We all have (or had) parents. They gave us life and a heck of a lot of other things. My wife Alice the therapist likes to point out that one of their gifts to us is to fail us. Had our parents been able to meet all our needs, not one of us would have been emotionally able to leave the nest. And there are important things that would have stayed unlearned had we never left home.

Artists need a wealth of different talents. The ones usually checked off on everyone's list include an ability to draw, an eye for color, and a fabulous imagination. I'd like to proffer one additional talent- the ability to find heroes. I could have said teachers, but I mean something more than that. Sometimes we encounter the work of another artist that just pulls some hidden internal switch in us. You see their work and you feel a floodlight has been switched on revealing new terrain you just have to explore.


For me, my first mega art-hero was an American landscape painter John Frederick Kensett (1816 - 1872).


The Old Pine (images courtesy Art Renewal Center)

I'd never heard of Kensett until I reached Indiana University in the summer of 1970 to pursue my MFA degree in painting. Outside the school's art museum was a bookstall where I purchased a copy of an exhibition catalogue of one of the Museum's recent shows that contained three Kensett images. I was slowly being drawn to landscape imagery in my work anyway, but so far it had more surreal confections than actual landscapes. Kensett seemed different to me and provided a more than welcome shove in that direction. This guy had a double-whammy of a remarkably light atmospheric touch combined with a willingness to break out of old compositional rules.
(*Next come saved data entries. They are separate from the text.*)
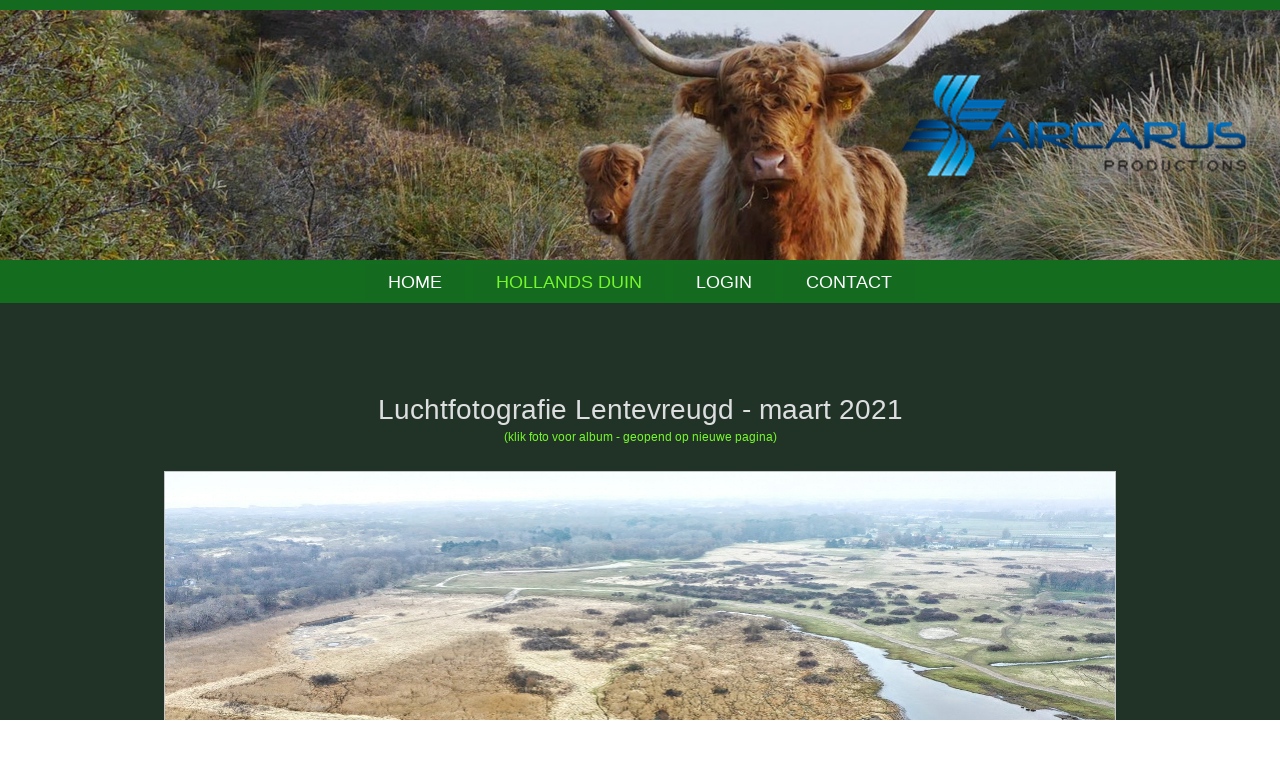

--- FILE ---
content_type: text/html
request_url: http://aircarusproductions.nl/hollands-duin/2021/lentevreugd.html
body_size: 6764
content:
<!DOCTYPE html>
<html dir="ltr" lang="en-US"><head><!-- Created by Artisteer v4.3.0.60745 -->
    <meta charset="utf-8">
    <title>lentevreugd</title>

    <!--[if lt IE 9]><script src="https://html5shiv.googlecode.com/svn/trunk/html5.js"></script><![endif]-->
    <link rel="stylesheet" href="../../style.css" media="screen">
    <!--[if lte IE 7]><link rel="stylesheet" href="../../style.ie7.css" media="screen" /><![endif]-->


    <script src="../../jquery.js"></script>
    <script src="../../script.js"></script>


</head>
<body>
<div id="art-main">
    <div class="art-sheet clearfix">
<header class="art-header">

    <div class="art-shapes">
        <div class="art-object2050512616"></div>

            </div>






                
                    
</header>
<nav class="art-nav">
    <ul class="art-hmenu"><li><a href="../../home.html" class="">Home</a></li><li><a href="../../hollands-duin.html" class="active">Hollands Duin</a><ul class="active"><li><a href="../../hollands-duin/2025.html" class="">2025</a><ul class=""><li><a href="../../hollands-duin/2025/ben-del-orthomosaic.html" class="">Ben Del orthomosaic</a></li><li><a href="../../hollands-duin/2025/ben-del-hoogtelkaart.html" class="">Ben Del hoogtelkaart</a></li><li><a href="../../hollands-duin/2025/coepelduyn-orthomosaic.html" class="">Coepelduyn orthomosaic</a></li><li><a href="../../hollands-duin/2025/coepelduyn-hoogtekaart.html" class="">Coepelduyn hoogtekaart</a></li><li><a href="../../hollands-duin/2025/boswachterij-noordwijk-orthomosaic.html" class="">Boswachterij Noordwijk orthomosaic</a></li><li><a href="../../hollands-duin/2025/boswachterij-noordwijk-hoogtekaart.html" class="">Boswachterij Noordwijk hoogtekaart</a></li></ul></li><li><a href="../../hollands-duin/2024.html" class="">2024</a><ul class=""><li><a href="../../hollands-duin/2024/coepelduyn-orthomosaic.html" class="">Coepelduyn orthomosaic</a></li><li><a href="../../hollands-duin/2024/coepelduyn-elevation.html" class="">Coepelduyn elevation</a></li><li><a href="../../hollands-duin/2024/boswachterij-noordwijk-orthomosaic.html" class="">Boswachterij Noordwijk orthomosaic</a></li><li><a href="../../hollands-duin/2024/boswachterij-noordwijk-elevation.html" class="">Boswachterij Noordwijk elevation</a></li></ul></li><li><a href="../../hollands-duin/2023.html" class="">2023</a></li><li><a href="../../hollands-duin/2022.html" class="">2022</a></li><li><a href="../../hollands-duin/2021.html" class="active">2021</a><ul class="active"><li><a href="../../hollands-duin/2021/2021.html" class="">2021</a></li><li><a href="../../hollands-duin/2021/dichte-del.html" class="">Dichte Del</a></li><li><a href="../../hollands-duin/2021/lentevreugd.html" class="active">Lentevreugd</a></li><li><a href="../../hollands-duin/2021/noordwijk-verstuivingsvlakte.html">Noordwijk verstuivingsvlakte</a></li><li><a href="../../hollands-duin/2021/berkheide-zuid-verstuivingsvlakte.html">Berkheide zuid verstuivingsvlakte</a></li><li><a href="../../hollands-duin/2021/coepelduyn.html">Coepelduyn</a></li></ul></li><li><a href="../../hollands-duin/ecogoggle-viewer.html">Ecogoggle viewer</a></li><li><a href="../../hollands-duin/fotovideopanorama.html">Foto/video/panorama</a><ul><li><a href="../../hollands-duin/fotovideopanorama/overzicht.html">Overzicht</a></li><li><a href="../../hollands-duin/fotovideopanorama/video.html">Video</a></li><li><a href="../../hollands-duin/fotovideopanorama/3d-prints.html">3D Prints</a></li><li><a href="../../hollands-duin/fotovideopanorama/panoramas-hollands-duin.html">Panorama's Hollands Duin</a><ul><li><a href="../../hollands-duin/fotovideopanorama/panoramas-hollands-duin/verstuivingsvlakte-noordwijk.html">Verstuivingsvlakte Noordwijk</a></li><li><a href="../../hollands-duin/fotovideopanorama/panoramas-hollands-duin/coepelduin.html">Coepelduin</a></li><li><a href="../../hollands-duin/fotovideopanorama/panoramas-hollands-duin/coepelduin-2.html">Coepelduin 2</a></li><li><a href="../../hollands-duin/fotovideopanorama/panoramas-hollands-duin/berkheide.html">Berkheide</a></li><li><a href="../../hollands-duin/fotovideopanorama/panoramas-hollands-duin/berkheide-pasmaatregeling.html">Berkheide Pasmaatregeling</a></li><li><a href="../../hollands-duin/fotovideopanorama/panoramas-hollands-duin/atlantik-wall.html">Atlantik Wall</a></li></ul></li></ul></li></ul></li><li><a href="../../login.html">Login</a></li><li><a href="../../contact.html">Contact</a></li></ul> 
    </nav>
<div class="art-layout-wrapper">
                <div class="art-content-layout">
                    <div class="art-content-layout-row">
                        <div class="art-layout-cell art-content"><article class="art-post art-article">
                                
                                                
                                <div class="art-postcontent art-postcontent-0 clearfix"><p><!-- Global site tag (gtag.js) - Google Analytics -->
<script async="" src="https://www.googletagmanager.com/gtag/js?id=G-ESTXQWN10C" type="text/javascript"></script>
<script type="text/javascript">
  window.dataLayer = window.dataLayer || [];
  function gtag(){dataLayer.push(arguments);}
  gtag('js', new Date());

  gtag('config', 'G-ESTXQWN10C');
</script><br></p><p><br></p><p><span style="font-size: 28px;">Luchtfotografie Lentevreugd - maart 2021<br></span><span style="color: rgb(118, 247, 43); font-size: 12px;">(klik foto voor album - geopend op nieuwe pagina)</span><br></p><p><a href="https://photos.app.goo.gl/QB3j8oB9BXb9PwQS7" target="_blank" title="Open fotoalbum"><img width="950" height="534" alt="" src="../../images/lvreugd.jpg" class=""></a></p><p><span style="color: rgb(118, 247, 43); font-size: 12px;"><br></span></p><p><span style="font-size: 28px;">Luchtfotografie werkzaamheden Lentevreugd - januari 2021<br></span><span style="color: rgb(118, 247, 43); font-size: 12px;">(klik foto voor album - geopend op nieuwe pagina)</span><br></p><p><a href="https://photos.app.goo.gl/SNSqFGkSwBkF451y6" target="_blank" title="Klik voor album"><img width="952" height="458" alt="" src="../../images/lv.jpg" class=""></a><br></p><p><br></p><p><span style="font-size: 28px;">&nbsp;Panorama werkzaamheden Lentevreugd - januari 2021</span></p>
<script src="https://static.kuula.io/embed.js" data-kuula="https://kuula.co/share/7sfBd?fs=1&amp;vr=0&amp;sd=1&amp;thumbs=1&amp;info=1&amp;logo=1" data-width="951px" data-height="458px" type="text/javascript"></script>
<p><br></p></div>
                                
                

</article></div>
                    </div>
                </div>
            </div>
    </div>
<footer class="art-footer">
  <div class="art-footer-inner">
<p>Aircarus Drone Operations 2025</p>
  </div>
</footer>

</div>


</body></html>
Foggy Sky above has a delicious marriage of sharp edged clouds blending in with those with edges evaporating into thin air. I love the powerful restraint Kensett shows in using just one highlight in the rocks. So often artists seem to get lost when painting rocks, ending up with a pile of unrelated individual forms. Not this guy.




Eaton's Neck above might just be my favorite Kensett. The sculpting of the silhouette of land piercing the sea is just as good as it gets. While I was at Indiana University, the Museum let me set up my easel next to the very fine small Kensett oil in their Collection and paint a copy. For a young artist who had his painting beginnings imitating early Frank Stella, this was an eye opener in what subtlety and imperceptible gradations of color could do.

Is Kensett for everybody? No. But he opened an important door for me. I'd urge any painter to scour the work of those who've gone down the road before us. In their footsteps you'll find hints of the artist you are going to become on day.